Шурка, присев на табуретку, поболтал ногой.
— Да ить никто же, батя, не знает, куда ихняя жизнь пойдет — детей ваших, а тем более внучков? Сёдни вы для их стараетесь, а назавтре оне живыми будут ли? Или вот — вы им хозяйство ладите, а они на его раз плюнут да уйдут на промысел, на службу какую-либо! Спрашивается, чего же вы старались-то? Потели-то на семи потах! Либо так: вы им оставили добра, а завтре — кто-то пришел да и отнял добро это до ниточки?!
— Не так-то просто отнять у человека свое, трудовое! Не так-то!
— Да проще простого! Придет кто-то — белый ли, красный ли, обыкновенный ли, наган покажет, «руки вверх!» прикажет — и всё! И сделано дело!..
— Ты, Шурка, как ровно Мишка Горячкин! Тот вечно грозится пожечь-убить, и ты следом так же! Недаром он тебе нонче дружок!
— Недаром, батя! — согласился Шурка. И охотно согласился.
Дружба с Мишкой Горячкиным еще недавно каждому была и стыдом и срамом, но, должно быть, действительно изменились времена, если Шурка так легко согласился с тестем и даже подтвердил еще раз: «Недаром!»

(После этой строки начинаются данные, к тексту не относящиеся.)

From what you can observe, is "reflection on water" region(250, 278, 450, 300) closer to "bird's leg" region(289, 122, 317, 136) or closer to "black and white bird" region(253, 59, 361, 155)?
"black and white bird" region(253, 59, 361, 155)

Горячкин Мишка, сапожник, мужичонка рябой, суетливый и золотушный, с какого-то времени начал провозглашать себя врагом всей Лебяжки, напившись, бегал по деревне и грозился: «У-у-убью! По-о-ожгу! Дайте малый строк — всем поломаю шеи-то, хозяева! У-у-у, хады! Черви земляные! Вцепились, ровно хады, в почву, сосете из ее, а я вот не дам вам сосать, кровопийцам! Рассчитаюсь с вами! По всей форме и справедливости!»
Мишку, были случаи, поколачивали, тогда он каялся, божился, что больше не будет, однако, напившись, принимался за свое.
Откуда взялась у него дикая ненависть ко всем и каждому лебяжинскому жителю, сказать нельзя. Может, потому, что он, бывало, грозился, а над ним в ответ только смеялись: «Ну-ну, Мишка-воин! Давай-давай! Кого же ты первого начнешь бить-уничтожать?» Мишка наливался кровью, золотушные пятна на его лице темнели. «Хотя бы и тебя!» — ворочая глазами, отвечал он. «Ну, меня так меня! — соглашался Мишкин заказчик. — Приладь-ка вот подошву на сапоге. И каблук новый! Да хорошо сделай, не то возьму в оборот. И даже не беспричинно!» Вот так миролюбиво с ним говорили, тем более что Мишка сапожником был неплохим, главное же — единственным на всю Лебяжку.
Но с некоторых пор к Мишкиным угрозам: «У-у-убью! По-о-о-жгу!» — люди начали относиться не шутя, не с легким сердцем. Когда тут и там ходят банды и карательные отряды, убивают, вешают, отнимают, жгут — почему бы Мишке и в самом деле не заняться тем же делом? Если у него многие годы руки чешутся? Если это мечта его давняя и заветная?
Организовалась Лесная Комиссия, Мишка и на нее кричал: «Сошлися, кровопийцы хозяева! Знаю, для чего сошлися — чужую кровь сосать! Брюхи отращивать! Деток нежить-холить, избы им ставить, лесины страхованные за ими оставлять! У-у-у, хады! Я всё знаю, носом всё чую!»